# 任务要求
A. 请改写原文摘录里非递减子序列的代码，从"return result"开始，一直到"set = new Set()"为止，把其中的"startIdx"全部换成"startIndex"。
B. 按原文摘录的注释，想用 used[i] 去重，数组必须是什么样的？

📚 10.非递减子序列
💻 代码实现
typescript
/**
* @url https://leetcode.cn/problems/non-decreasing-subsequences/description/
*/
// TODO:1.边界条件 2.去重逻辑 (不能排序之后用used数组进行去重,会打乱原数组的顺序。)3.用set来去重,在树层的地方判断
// 想要用used[i]去重,数组就必须要是有序的
function findSubsequences(nums: number[]): number[][] {
const result: Array<Array<number>> = []
const dfs = (path: number[], startIdx: number) => {
if (path.length >= 2) {
result.push(path)
}
if (startIdx >= nums.length) {
return
}
const set: Set<number> = new Set()
for (let i = startIdx; i < nums.length; i++) {
if (nums[i] < path[path.length - 1]) {
continue
}
if (set.has(nums[i])) {
continue
}
set.add(nums[i])
path.push(nums[i])
dfs(path.concat([]), i + 1)
path.pop()
}
}
dfs([], 0)
return result
}
function findSubsequences1(nums: number[]): number[][] {
const res: number[][] = []
const dfs = (startIdx: number, path: number[]) => {
if (path.length >= 2) {
res.push(path)
}
if (startIdx >= nums.length) {
return
}
const set = new Set()
for (let i = startIdx; i < nums.length; i++) {
if (nums[i] < path[path.length - 1]) {
continue
}
if (set.has(nums[i])) {
continue
}
path.push(nums[i])
set.add(nums[i])
dfs(i + 1, [...path])
path.pop()
}
}
dfs(0, [])
return res
}
console.log(findSubsequences1([1, 1, 1, 1, 1, 1]))

# 提取信息

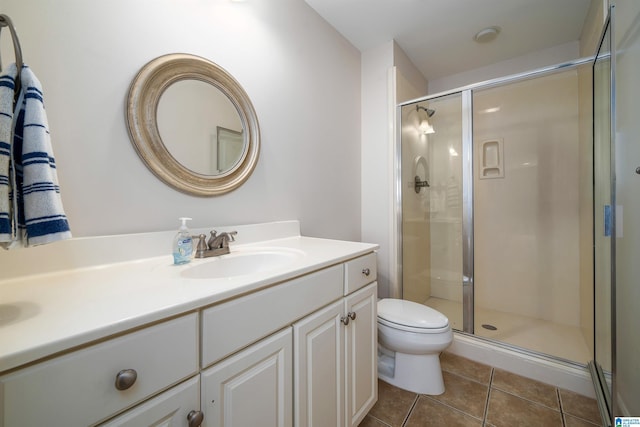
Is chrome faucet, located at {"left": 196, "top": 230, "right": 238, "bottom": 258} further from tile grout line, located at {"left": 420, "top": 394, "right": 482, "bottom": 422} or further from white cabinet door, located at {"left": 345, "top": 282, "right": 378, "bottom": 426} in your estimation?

---

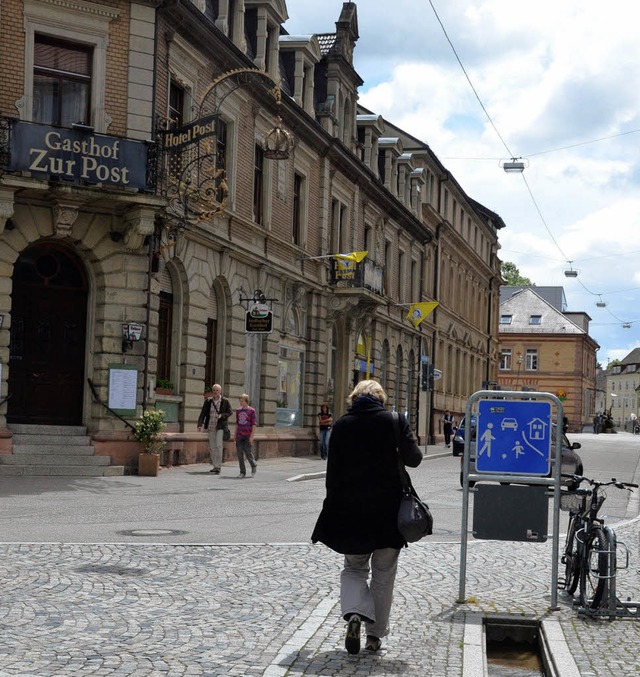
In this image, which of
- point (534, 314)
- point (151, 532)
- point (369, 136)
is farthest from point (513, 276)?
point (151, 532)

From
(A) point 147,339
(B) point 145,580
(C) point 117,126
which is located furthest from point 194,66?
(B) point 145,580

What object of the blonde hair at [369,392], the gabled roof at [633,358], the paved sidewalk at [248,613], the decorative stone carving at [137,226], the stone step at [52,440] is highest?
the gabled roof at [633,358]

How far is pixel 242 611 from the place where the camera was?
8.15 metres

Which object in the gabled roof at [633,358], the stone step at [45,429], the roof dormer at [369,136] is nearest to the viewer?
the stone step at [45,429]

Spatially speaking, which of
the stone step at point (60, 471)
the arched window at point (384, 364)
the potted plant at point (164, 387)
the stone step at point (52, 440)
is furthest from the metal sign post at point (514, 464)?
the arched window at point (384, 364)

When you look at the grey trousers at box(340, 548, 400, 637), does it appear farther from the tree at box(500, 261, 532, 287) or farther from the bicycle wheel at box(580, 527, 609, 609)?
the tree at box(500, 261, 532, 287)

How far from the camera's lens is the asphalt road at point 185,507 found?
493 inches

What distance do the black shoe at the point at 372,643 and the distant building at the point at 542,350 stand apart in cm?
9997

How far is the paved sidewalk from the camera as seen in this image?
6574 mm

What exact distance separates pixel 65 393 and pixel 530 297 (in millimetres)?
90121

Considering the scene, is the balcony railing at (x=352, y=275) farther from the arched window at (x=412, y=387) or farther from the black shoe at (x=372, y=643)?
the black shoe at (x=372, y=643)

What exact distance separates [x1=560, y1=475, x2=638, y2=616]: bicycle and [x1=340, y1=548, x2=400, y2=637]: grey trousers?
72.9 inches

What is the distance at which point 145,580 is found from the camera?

* * *

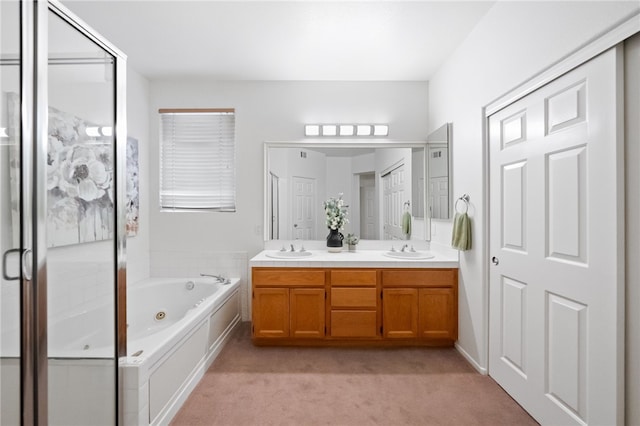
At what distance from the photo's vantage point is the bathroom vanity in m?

# 参考解答
A.
return result
}
function findSubsequences1(nums: number[]): number[][] {
const res: number[][] = []
const dfs = (startIndex: number, path: number[]) => {
if (path.length >= 2) {
res.push(path)
}
if (startIndex >= nums.length) {
return
}
const set = new Set()

B. 数组必须是有序的。